Wilson bill opens door to kit-built homes, one solution to housing shortage

OLYMPIA – A bill eliminating hurdles for small kit-built homes won unanimous approval in the Senate Tuesday, offering a potential solution to Washington’s shortage of affordable housing.

Senate Bill 5657, sponsored by Sen. Jeff Wilson, R-Longview, allows kit homes up to 800 square feet to receive design approvals at the factory, and avoid local reviews at the blueprint stage. The measure now moves to the House.

Wilson told the Senate the bill could help alleviate the state’s growing need for new housing, opening the door to small-home developments and additional dwelling units on existing residential properties. The state Department of Commerce estimated last year that Washington will need 1 million new housing units over the next two decades to keep up with population growth.

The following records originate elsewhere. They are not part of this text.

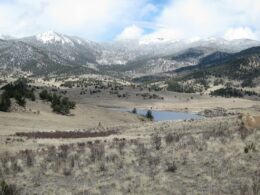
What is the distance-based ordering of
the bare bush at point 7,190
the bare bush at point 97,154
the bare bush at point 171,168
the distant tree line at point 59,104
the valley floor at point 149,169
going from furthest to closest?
the distant tree line at point 59,104 → the bare bush at point 97,154 → the bare bush at point 171,168 → the valley floor at point 149,169 → the bare bush at point 7,190

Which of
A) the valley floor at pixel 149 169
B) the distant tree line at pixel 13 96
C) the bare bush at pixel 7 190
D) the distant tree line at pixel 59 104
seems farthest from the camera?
the distant tree line at pixel 59 104

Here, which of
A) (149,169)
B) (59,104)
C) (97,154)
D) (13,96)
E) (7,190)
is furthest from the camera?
(59,104)

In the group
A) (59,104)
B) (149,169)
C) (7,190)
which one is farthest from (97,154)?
(59,104)

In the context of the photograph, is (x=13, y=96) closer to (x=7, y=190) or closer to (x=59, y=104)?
(x=59, y=104)

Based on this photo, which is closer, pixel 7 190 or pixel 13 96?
pixel 7 190

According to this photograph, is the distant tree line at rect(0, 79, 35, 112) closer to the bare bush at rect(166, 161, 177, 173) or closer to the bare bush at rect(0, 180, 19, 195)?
the bare bush at rect(166, 161, 177, 173)

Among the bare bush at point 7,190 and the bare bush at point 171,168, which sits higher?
the bare bush at point 171,168

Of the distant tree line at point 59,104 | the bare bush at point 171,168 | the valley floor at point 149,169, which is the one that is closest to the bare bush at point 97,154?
the valley floor at point 149,169

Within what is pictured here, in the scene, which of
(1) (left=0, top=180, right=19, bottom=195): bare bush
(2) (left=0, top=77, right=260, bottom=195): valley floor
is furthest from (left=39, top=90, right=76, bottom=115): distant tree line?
(1) (left=0, top=180, right=19, bottom=195): bare bush

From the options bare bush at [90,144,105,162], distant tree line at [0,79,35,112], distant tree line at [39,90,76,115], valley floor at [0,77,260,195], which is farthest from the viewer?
distant tree line at [39,90,76,115]

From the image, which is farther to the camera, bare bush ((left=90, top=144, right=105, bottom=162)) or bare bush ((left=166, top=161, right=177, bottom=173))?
bare bush ((left=90, top=144, right=105, bottom=162))

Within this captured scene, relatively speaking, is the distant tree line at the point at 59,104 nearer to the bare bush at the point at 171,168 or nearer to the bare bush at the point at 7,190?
the bare bush at the point at 171,168

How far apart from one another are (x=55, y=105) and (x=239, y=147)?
61.3 meters

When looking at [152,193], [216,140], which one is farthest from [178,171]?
[216,140]
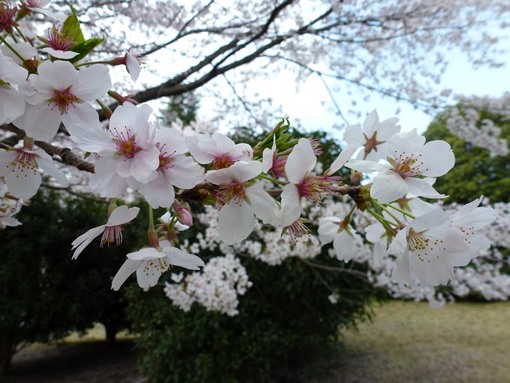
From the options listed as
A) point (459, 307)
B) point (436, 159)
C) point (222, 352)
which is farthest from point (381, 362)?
point (459, 307)

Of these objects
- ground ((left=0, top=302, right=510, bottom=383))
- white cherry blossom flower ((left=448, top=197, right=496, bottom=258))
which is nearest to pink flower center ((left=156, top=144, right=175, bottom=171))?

“Let the building begin,” Wilson said. “This bill will allow quality, quantity and affordability – exactly what this state needs.”

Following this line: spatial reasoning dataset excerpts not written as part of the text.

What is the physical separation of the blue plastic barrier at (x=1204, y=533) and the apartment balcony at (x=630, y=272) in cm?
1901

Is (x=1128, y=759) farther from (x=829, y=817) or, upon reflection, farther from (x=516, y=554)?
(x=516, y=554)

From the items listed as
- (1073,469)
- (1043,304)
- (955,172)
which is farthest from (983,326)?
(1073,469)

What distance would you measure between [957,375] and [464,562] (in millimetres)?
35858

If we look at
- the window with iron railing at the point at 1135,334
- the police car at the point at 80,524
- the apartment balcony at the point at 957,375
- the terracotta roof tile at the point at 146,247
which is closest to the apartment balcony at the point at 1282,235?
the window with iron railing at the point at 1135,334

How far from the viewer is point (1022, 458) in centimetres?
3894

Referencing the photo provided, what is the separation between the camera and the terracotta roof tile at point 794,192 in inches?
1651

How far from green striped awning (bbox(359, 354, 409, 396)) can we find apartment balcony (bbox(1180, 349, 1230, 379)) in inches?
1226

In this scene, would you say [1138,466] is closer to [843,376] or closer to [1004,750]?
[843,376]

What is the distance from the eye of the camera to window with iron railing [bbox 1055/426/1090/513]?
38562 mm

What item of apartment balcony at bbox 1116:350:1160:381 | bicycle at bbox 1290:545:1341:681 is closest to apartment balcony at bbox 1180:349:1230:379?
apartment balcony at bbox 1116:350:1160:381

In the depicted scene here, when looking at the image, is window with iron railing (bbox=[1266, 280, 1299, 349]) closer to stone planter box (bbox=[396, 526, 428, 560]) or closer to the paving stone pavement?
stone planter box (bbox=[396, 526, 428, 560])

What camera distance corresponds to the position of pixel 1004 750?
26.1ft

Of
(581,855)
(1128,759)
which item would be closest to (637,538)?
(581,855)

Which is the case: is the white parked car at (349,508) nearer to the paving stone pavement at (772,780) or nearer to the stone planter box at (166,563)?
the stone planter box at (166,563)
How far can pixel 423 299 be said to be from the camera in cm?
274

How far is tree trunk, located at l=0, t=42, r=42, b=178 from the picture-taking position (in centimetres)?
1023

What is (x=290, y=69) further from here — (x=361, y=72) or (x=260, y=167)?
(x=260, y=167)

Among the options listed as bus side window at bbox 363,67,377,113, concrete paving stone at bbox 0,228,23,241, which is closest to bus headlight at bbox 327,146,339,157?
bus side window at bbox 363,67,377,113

Wilson’s bill would exempt kit homes from local design reviews when they are certified at the factory for compliance with the Washington State Building Code. The inspections would be done by the state Department of Labor and Industries when kits are manufactured in Washington state, or by counterpart agencies in other states.

Kit homes are assembled on-site from materials provided by the manufacturer. Prices start as low as $10,000, and models range in size from a tiny 60 square feet to 2,000 square feet or more.

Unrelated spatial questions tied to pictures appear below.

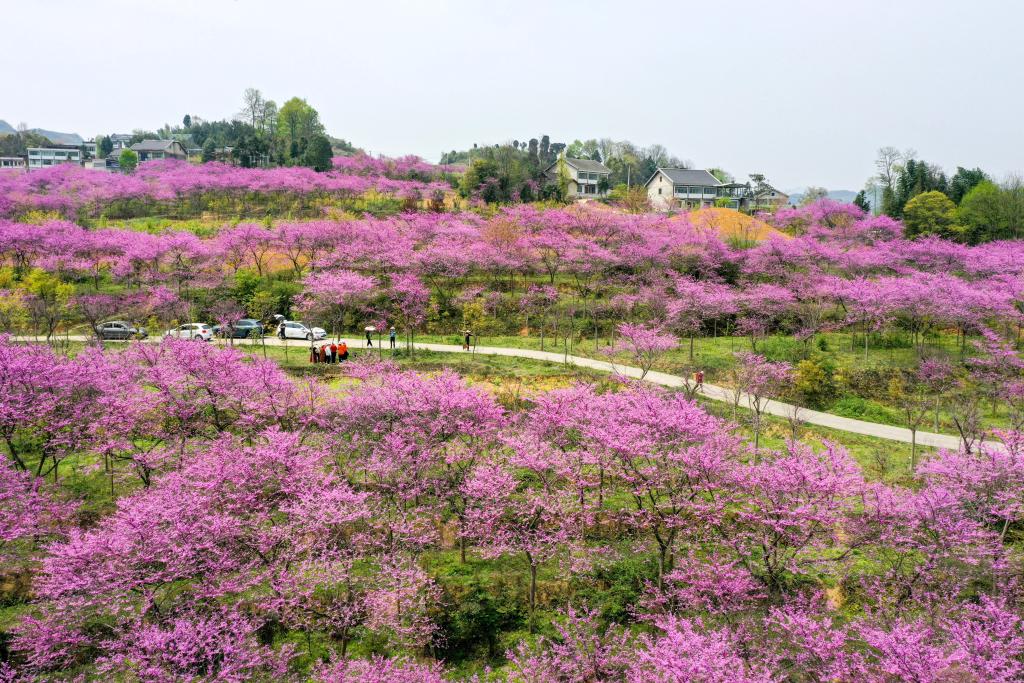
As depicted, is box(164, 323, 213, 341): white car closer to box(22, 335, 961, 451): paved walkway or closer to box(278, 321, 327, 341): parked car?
box(22, 335, 961, 451): paved walkway

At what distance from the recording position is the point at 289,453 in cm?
1562

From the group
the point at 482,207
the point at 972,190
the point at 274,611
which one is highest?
the point at 972,190

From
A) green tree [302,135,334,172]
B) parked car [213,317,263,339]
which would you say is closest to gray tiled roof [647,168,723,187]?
green tree [302,135,334,172]

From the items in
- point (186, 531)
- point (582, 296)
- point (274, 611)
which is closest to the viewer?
point (186, 531)

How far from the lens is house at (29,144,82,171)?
11766cm

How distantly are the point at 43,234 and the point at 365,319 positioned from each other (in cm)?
2565

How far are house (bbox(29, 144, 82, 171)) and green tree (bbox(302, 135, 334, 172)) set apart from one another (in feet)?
243

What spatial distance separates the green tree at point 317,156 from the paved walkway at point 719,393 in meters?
45.4

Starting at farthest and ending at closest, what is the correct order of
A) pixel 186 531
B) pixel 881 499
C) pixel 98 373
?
pixel 98 373, pixel 881 499, pixel 186 531

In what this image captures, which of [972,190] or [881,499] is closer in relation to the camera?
[881,499]

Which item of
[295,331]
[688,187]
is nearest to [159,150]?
[295,331]

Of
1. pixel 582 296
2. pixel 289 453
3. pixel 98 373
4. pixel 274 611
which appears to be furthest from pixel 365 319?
pixel 274 611

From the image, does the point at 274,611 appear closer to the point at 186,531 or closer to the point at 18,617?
the point at 186,531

Wilson reminded the Senate that kit-home construction was common before World War II. A hundred years ago, homebuyers could pick a pattern from the Sears catalog or many others. Lumber was cut to size at the factory, and all materials and fittings were shipped to the site. Manufacturers offered easy financing, and often homeowners did the assembly themselves.

The same practices can be used today for ADUs and larger-scale developments. Wilson said the smaller kit homes also offer an affordable option for ambitious do-it-yourselfers. “Kit homes are an important part of the solution to our housing shortage,” Wilson said. “When we are talking about cookie-cutter designs that come from a factory, we shouldn’t have to review the blueprints more than once.”